After the meeting, and to get a better idea of the situation of the farming systems we will be studying with our local research and development partners, I went on a two-day tour across the rural areas of northwest Vietnam. I asked a reputable operator specialized in natural adventure tours how best to see the natural environment around Sapa up close and opted for the two-day mountain bike ride in the mountains East of Lao Cai city.
I was not disappointed. Cycling through the mountains allowed me to go through several of the main landscapes of the humid tropics in northwest Vietnam and to see their agricultural production and marketing systems. The exhilarating 16 km ride down from 1600 m into the Chay river valley offered a fascinating vertical transect of changing agricultural practices along the mountain slope.
Humidtropics aims to help poor farm families, particularly those led by women, in tropical Africa, Asia and the Americas, to boost their income from integrated agricultural systems’ intensification while preserving their land for future generations. In this program, the International Livestock Research Institute (ILRI) hopes to enhance the contribution of livestock in sustaining the farming systems and livelihoods of smallholder farmers. We wish to uncover the integrative roles livestock play in traditional and innovative production systems.
My two-day bicycle ride allowed me to gather visual evidence of the central role that water buffaloes play in the upland mixed rice-maize production system and in the livelihoods of the Hmong ethnic minority in northwest Vietnam.
The buffaloes have a clear role in transferring natural fertility from forests and fallow land to crop land. This farming system has been in existence for the past 2000 years after arising on the shores of the Mediterranean Sea, according to Mazoyer and Roudart.
How can buffaloes transfer fertility from the forests to crop land? By using the natural mobility of the animals. Children lead them to graze in the forest each day. They spend their whole day in the shade foraging on natural grass and leaves. Closer to the farm, the buffaloes are sometimes let loose onto fields that have already been harvested to eat the crop residues, making full use of the organic matter produced.
In the evening, the buffaloes are parked under their shed, where they will defecate their dung: a natural source of organic matter and minerals. This can be dried or incorporated into compost and used as fertilizer for the fields to grow more crops.
I was fortunate to chance upon the scene below. It encapsulates the central role of the buffalo in the upland maize cropping system. We see here a whole family preparing a plot of sloping land for maize production.
The buffalo is doing the hard work pulling the plough. The lady on the right with the woven basket is handling black solid matter — buffalo dung — and dropping it into the furrows. The boy bent over behind the plough is inserting a seed into the furrow. The other household members with hoes are turning soil onto seed and dung to protect them from runoff due to rain.
Perhaps less pleasant from the buffalo’s perspective, but essential to the household’s livelihood, selling a small buffalo or even an adult is a ready source of cash for the family. Weekly livestock markets are held in the various towns of the province where farmers can sell their produce and livestock in exchange for cash.
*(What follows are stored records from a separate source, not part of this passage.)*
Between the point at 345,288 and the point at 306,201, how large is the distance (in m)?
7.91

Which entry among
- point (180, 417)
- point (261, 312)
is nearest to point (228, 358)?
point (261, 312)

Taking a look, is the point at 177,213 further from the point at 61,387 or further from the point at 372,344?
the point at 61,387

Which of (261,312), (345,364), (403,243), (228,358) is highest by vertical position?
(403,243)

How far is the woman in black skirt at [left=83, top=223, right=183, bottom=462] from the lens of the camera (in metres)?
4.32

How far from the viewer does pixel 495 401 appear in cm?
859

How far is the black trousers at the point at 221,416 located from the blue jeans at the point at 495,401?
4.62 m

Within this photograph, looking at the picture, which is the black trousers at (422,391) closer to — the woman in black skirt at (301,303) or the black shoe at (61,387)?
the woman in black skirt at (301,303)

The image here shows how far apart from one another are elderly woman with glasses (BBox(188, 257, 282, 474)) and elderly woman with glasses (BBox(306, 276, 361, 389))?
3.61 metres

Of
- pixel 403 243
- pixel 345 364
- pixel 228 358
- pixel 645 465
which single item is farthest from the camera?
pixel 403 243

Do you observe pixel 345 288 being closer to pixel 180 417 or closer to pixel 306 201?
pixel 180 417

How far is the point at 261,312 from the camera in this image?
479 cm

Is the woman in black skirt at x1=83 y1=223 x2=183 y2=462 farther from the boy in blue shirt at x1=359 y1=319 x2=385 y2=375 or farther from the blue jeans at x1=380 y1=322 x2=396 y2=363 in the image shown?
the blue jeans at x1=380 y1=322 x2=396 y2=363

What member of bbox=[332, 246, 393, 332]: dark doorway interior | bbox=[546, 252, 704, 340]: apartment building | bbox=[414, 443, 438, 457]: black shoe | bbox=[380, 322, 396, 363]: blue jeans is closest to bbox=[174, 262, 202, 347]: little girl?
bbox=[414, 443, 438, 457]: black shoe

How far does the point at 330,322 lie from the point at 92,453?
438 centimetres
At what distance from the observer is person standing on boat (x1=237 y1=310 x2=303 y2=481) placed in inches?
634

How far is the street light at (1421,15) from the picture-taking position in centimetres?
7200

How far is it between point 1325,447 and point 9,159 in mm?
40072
I got a terribly aching backside after cycling up and down over 100 km in two days. Nonetheless, this quick overview as a tourist, complemented by information from my local guide, has already given me interesting insights into the local production and marketing systems, and the role of livestock within them.
In the coming years, more rigorous research by Humidtropics’ colleagues and our local partners will try to improve these systems for better and sustainable smallholder livelihoods.